The task: Show each line of the records below that contains the string "rider".

Record list:
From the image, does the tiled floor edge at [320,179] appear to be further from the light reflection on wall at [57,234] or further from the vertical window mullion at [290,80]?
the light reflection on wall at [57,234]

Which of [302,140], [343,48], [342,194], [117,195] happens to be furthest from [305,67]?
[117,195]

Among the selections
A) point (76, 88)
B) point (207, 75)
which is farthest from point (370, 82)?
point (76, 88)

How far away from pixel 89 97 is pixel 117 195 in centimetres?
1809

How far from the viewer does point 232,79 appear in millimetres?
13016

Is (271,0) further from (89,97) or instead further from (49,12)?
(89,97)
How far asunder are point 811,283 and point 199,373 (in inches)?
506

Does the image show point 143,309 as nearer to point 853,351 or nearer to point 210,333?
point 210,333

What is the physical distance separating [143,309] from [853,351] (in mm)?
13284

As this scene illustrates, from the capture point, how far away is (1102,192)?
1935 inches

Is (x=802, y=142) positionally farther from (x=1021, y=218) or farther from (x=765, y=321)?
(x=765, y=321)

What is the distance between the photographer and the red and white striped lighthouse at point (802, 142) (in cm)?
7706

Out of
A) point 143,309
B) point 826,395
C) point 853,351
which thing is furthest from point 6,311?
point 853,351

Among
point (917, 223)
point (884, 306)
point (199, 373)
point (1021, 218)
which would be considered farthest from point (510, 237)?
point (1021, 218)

* * *

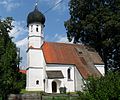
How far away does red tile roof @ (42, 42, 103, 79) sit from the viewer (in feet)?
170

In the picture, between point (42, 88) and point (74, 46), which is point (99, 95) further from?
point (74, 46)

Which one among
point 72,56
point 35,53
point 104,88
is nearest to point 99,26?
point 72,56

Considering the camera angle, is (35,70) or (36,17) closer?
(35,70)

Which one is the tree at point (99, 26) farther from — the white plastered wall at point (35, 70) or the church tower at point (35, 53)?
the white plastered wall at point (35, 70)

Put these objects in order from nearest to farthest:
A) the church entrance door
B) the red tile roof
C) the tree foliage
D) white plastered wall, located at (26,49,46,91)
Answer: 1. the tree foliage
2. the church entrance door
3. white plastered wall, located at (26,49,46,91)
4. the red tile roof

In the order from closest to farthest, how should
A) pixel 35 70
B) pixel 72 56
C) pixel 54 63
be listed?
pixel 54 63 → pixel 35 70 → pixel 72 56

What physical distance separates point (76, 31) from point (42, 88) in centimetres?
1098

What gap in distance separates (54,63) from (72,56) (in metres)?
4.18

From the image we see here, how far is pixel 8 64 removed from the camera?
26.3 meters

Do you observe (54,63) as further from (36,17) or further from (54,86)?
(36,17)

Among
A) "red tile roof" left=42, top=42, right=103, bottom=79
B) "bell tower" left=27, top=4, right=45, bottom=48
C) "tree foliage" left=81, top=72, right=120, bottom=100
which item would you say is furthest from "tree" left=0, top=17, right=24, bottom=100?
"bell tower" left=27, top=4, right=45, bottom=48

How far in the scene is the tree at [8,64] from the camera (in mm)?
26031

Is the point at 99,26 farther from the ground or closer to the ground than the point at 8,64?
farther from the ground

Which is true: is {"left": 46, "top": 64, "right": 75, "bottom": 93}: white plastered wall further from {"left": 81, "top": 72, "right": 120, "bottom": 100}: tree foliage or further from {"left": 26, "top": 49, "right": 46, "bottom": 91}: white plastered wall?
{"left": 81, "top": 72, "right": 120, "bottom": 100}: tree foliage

==

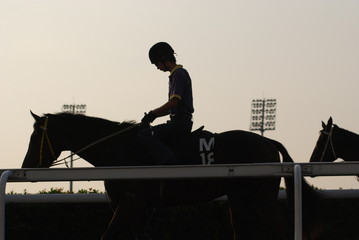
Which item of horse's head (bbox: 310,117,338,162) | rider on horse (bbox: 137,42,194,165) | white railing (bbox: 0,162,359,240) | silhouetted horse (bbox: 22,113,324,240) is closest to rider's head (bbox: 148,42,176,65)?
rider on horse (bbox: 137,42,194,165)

Task solution:
Which item of horse's head (bbox: 310,117,338,162) | rider on horse (bbox: 137,42,194,165) | white railing (bbox: 0,162,359,240) | silhouetted horse (bbox: 22,113,324,240) is closest to rider's head (bbox: 148,42,176,65)?
rider on horse (bbox: 137,42,194,165)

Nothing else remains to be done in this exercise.